The genome of NCTC1, isolated during World War 1, provides a benchmark for evolutionary studies of shigellae, as shown here. Factors now known to have played a part in the dissemination of Shigella spp during World War 1 can be contrasted with those of the present day to assist the discussion of the significance of this study's findings. A retrospective analysis of dysentery in German forces during World War 1 identified four main reasons for the uncontrollable outbreaks: poor hygiene; predisposition through malnutrition; problems with bacteriological diagnosis; and absence of specific therapies.⁴ Although the first two explain the current epidemiological distribution of shigellosis as a disease mainly of children in developing nations, the results of studies such as this, which used advanced bacterial diagnosis—ie, whole genome sequencing—might provide information that could help investigators to develop specific therapies.

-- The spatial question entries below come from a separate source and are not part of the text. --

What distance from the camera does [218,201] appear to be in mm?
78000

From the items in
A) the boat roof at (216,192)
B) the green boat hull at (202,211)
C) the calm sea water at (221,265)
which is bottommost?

Phylogenetic analysis showed that NCTC1 was part of a S flexneri 2a lineage, and comparison with reference genomes in this lineage showed the genome to be relatively stable over time. The NCTC1 chromosome was much the same in terms of composition (eg, length, guanine–cytosine content) and content, with a similar number of insertion sequences, and 98% of genes (3982 of 4058) from NCTC1 being preserved in modern isolates. However, we could not do a comparative study of plasmids because we recovered no plasmids from NCTC1. The large virulence plasmid was probably lost through serial passage (as previously reported³⁷), which suggests that NCTC1 might have contained other plasmids, as seen in other enteric pathogens of the pre-antibiotic era.³⁸ In these ways, the S flexneri of 100 years ago was already a highly derived lineage well adapted to its niche.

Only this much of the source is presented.